- 练习材料
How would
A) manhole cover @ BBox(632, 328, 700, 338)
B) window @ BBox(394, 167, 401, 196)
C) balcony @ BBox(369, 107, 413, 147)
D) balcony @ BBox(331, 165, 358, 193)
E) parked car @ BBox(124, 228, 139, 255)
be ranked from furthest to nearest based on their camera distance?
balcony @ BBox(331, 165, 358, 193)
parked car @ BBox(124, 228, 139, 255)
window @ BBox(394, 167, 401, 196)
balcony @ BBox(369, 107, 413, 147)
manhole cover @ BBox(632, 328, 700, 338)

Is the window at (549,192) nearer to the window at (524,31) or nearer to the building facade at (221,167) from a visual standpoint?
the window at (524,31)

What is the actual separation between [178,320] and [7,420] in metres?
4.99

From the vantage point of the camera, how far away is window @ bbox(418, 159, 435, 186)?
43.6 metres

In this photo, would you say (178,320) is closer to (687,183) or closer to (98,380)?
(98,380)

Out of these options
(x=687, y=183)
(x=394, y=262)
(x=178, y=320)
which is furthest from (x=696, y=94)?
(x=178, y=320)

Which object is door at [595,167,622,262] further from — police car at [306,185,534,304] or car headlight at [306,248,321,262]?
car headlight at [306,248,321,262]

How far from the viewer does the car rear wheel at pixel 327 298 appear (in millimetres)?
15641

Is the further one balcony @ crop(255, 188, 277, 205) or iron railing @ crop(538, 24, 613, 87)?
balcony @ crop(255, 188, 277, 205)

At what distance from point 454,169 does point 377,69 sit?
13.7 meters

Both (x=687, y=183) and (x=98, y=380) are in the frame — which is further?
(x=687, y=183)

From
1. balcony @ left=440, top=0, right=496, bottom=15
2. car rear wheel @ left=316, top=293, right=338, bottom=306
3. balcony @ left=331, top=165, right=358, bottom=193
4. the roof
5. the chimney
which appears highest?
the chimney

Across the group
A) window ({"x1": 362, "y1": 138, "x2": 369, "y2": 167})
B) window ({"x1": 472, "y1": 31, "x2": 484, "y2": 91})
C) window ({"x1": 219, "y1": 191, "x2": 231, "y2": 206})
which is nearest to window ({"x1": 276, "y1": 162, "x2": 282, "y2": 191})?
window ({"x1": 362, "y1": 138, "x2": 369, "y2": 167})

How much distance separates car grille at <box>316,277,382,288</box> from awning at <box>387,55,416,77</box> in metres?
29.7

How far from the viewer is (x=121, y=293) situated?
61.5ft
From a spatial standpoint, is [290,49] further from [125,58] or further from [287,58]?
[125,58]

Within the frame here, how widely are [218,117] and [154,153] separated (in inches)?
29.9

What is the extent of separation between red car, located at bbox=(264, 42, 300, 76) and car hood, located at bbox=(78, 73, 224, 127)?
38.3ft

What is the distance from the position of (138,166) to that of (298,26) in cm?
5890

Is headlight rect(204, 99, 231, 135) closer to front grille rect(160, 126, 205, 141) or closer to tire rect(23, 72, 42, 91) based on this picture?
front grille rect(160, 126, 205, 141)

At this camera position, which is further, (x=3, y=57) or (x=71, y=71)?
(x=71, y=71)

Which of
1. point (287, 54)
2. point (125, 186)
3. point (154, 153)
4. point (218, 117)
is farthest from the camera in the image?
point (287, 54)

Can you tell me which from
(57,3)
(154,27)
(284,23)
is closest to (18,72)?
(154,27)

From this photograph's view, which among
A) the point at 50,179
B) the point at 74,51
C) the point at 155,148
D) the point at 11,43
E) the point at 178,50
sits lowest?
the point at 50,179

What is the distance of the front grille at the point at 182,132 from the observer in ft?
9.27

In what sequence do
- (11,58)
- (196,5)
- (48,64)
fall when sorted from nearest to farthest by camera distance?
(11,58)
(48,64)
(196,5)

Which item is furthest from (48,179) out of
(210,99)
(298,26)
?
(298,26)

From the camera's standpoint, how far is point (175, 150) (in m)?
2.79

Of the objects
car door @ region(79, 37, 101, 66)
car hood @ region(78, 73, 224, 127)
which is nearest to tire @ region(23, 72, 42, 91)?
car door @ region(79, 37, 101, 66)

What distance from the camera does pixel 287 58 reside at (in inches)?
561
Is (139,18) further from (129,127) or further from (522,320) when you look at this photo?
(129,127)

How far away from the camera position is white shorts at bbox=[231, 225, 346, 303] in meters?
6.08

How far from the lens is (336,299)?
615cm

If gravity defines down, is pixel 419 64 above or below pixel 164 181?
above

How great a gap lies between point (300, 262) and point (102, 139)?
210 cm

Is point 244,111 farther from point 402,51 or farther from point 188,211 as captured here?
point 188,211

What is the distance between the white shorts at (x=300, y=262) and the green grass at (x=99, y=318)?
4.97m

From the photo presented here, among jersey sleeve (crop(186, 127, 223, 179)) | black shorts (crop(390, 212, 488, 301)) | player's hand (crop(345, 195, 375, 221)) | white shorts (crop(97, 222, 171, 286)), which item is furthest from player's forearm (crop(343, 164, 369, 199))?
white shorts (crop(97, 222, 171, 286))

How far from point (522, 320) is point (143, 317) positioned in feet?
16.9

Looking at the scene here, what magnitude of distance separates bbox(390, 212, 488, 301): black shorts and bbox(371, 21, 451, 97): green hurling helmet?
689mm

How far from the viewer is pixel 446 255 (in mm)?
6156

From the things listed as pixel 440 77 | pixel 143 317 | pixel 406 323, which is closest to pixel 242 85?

- 题目要求
修改以上全部记录：把其中的“iron railing”一律换成“metal railing”，其余内容保持不变，然后重新写出这些记录。

- 本题解答
How would
A) manhole cover @ BBox(632, 328, 700, 338)
B) window @ BBox(394, 167, 401, 196)
C) balcony @ BBox(369, 107, 413, 147)
D) balcony @ BBox(331, 165, 358, 193)
E) parked car @ BBox(124, 228, 139, 255)
be ranked from furthest to nearest based on their camera distance?
balcony @ BBox(331, 165, 358, 193)
parked car @ BBox(124, 228, 139, 255)
window @ BBox(394, 167, 401, 196)
balcony @ BBox(369, 107, 413, 147)
manhole cover @ BBox(632, 328, 700, 338)

Is the window at (549,192) nearer to the window at (524,31) or nearer to the building facade at (221,167) from a visual standpoint?
the window at (524,31)

What is the actual separation between [178,320] and [7,420] in metres?
4.99

From the vantage point of the camera, how far away is window @ bbox(418, 159, 435, 186)?
43.6 metres

In this photo, would you say (178,320) is closer to (687,183) or closer to (98,380)?
(98,380)

Out of these options
(x=687, y=183)
(x=394, y=262)
(x=178, y=320)
which is furthest from (x=696, y=94)?
(x=178, y=320)

Which object is door at [595,167,622,262] further from — police car at [306,185,534,304] or car headlight at [306,248,321,262]?
car headlight at [306,248,321,262]

How far from the viewer does the car rear wheel at pixel 327 298 appear (in millimetres)?
15641

Is the further one balcony @ crop(255, 188, 277, 205) or metal railing @ crop(538, 24, 613, 87)?
balcony @ crop(255, 188, 277, 205)

At what distance from point 454,169 does point 377,69 sit?
13.7 meters

Both (x=687, y=183) and (x=98, y=380) are in the frame — which is further?
(x=687, y=183)

From
1. balcony @ left=440, top=0, right=496, bottom=15
2. car rear wheel @ left=316, top=293, right=338, bottom=306
3. balcony @ left=331, top=165, right=358, bottom=193
4. the roof
5. the chimney
which appears highest?
the chimney

Across the group
A) window ({"x1": 362, "y1": 138, "x2": 369, "y2": 167})
B) window ({"x1": 472, "y1": 31, "x2": 484, "y2": 91})
C) window ({"x1": 219, "y1": 191, "x2": 231, "y2": 206})
which is nearest to window ({"x1": 276, "y1": 162, "x2": 282, "y2": 191})?
window ({"x1": 362, "y1": 138, "x2": 369, "y2": 167})

How much distance separates car grille at <box>316,277,382,288</box> from awning at <box>387,55,416,77</box> in metres?
29.7

How far from the viewer is (x=121, y=293) situated?
61.5ft
From a spatial standpoint, is [290,49] further from [125,58] or further from [287,58]?
[125,58]

Within the frame here, how widely are [218,117] and [154,153] separated (in inches)?
29.9

What is the extent of separation between red car, located at bbox=(264, 42, 300, 76) and car hood, located at bbox=(78, 73, 224, 127)?
38.3ft

What is the distance from the position of (138,166) to that of (298,26) in cm?
5890

Is headlight rect(204, 99, 231, 135) closer to front grille rect(160, 126, 205, 141) or closer to tire rect(23, 72, 42, 91) based on this picture?
front grille rect(160, 126, 205, 141)

At this camera position, which is further, (x=3, y=57) or (x=71, y=71)?
(x=71, y=71)

Which of
1. point (287, 54)
2. point (125, 186)
3. point (154, 153)
4. point (218, 117)
is farthest from the camera in the image?
point (287, 54)

Can you tell me which from
(57,3)
(154,27)
(284,23)
is closest to (18,72)?
(154,27)

From this photograph's view, which among
A) the point at 50,179
B) the point at 74,51
C) the point at 155,148
D) the point at 11,43
E) the point at 178,50
sits lowest?
the point at 50,179

What is the distance of the front grille at the point at 182,132 from the observer in ft?
9.27

In what sequence do
- (11,58)
- (196,5)
- (48,64)
fall when sorted from nearest to farthest by camera distance?
(11,58)
(48,64)
(196,5)

Which item is furthest from (48,179) out of
(210,99)
(298,26)
?
(298,26)

From the camera's standpoint, how far is point (175, 150) (in m)?
2.79

Of the objects
car door @ region(79, 37, 101, 66)
car hood @ region(78, 73, 224, 127)
which is nearest to tire @ region(23, 72, 42, 91)?
car door @ region(79, 37, 101, 66)

What distance from the camera does pixel 287 58 reside at (in inches)?
561
Is (139,18) further from (129,127) or further from (522,320) when you look at this photo?
(129,127)

How far away from the camera position is white shorts at bbox=[231, 225, 346, 303] in meters?
6.08

How far from the lens is (336,299)?
615cm

If gravity defines down, is pixel 419 64 above or below pixel 164 181?
above

How great a gap lies between point (300, 262) and point (102, 139)?
210 cm

Is point 244,111 farther from point 402,51 or farther from point 188,211 as captured here?
point 188,211

What is the distance between the white shorts at (x=300, y=262) and the green grass at (x=99, y=318)?
4.97m

From the photo presented here, among jersey sleeve (crop(186, 127, 223, 179)) | black shorts (crop(390, 212, 488, 301)) | player's hand (crop(345, 195, 375, 221)) | white shorts (crop(97, 222, 171, 286)), which item is furthest from player's forearm (crop(343, 164, 369, 199))?
white shorts (crop(97, 222, 171, 286))

How far from point (522, 320) is point (143, 317) positioned in feet?
16.9

Looking at the scene here, what magnitude of distance separates bbox(390, 212, 488, 301): black shorts and bbox(371, 21, 451, 97): green hurling helmet?
689mm

How far from the viewer is pixel 446 255 (in mm)?
6156

From the things listed as pixel 440 77 | pixel 143 317 | pixel 406 323, which is closest to pixel 242 85?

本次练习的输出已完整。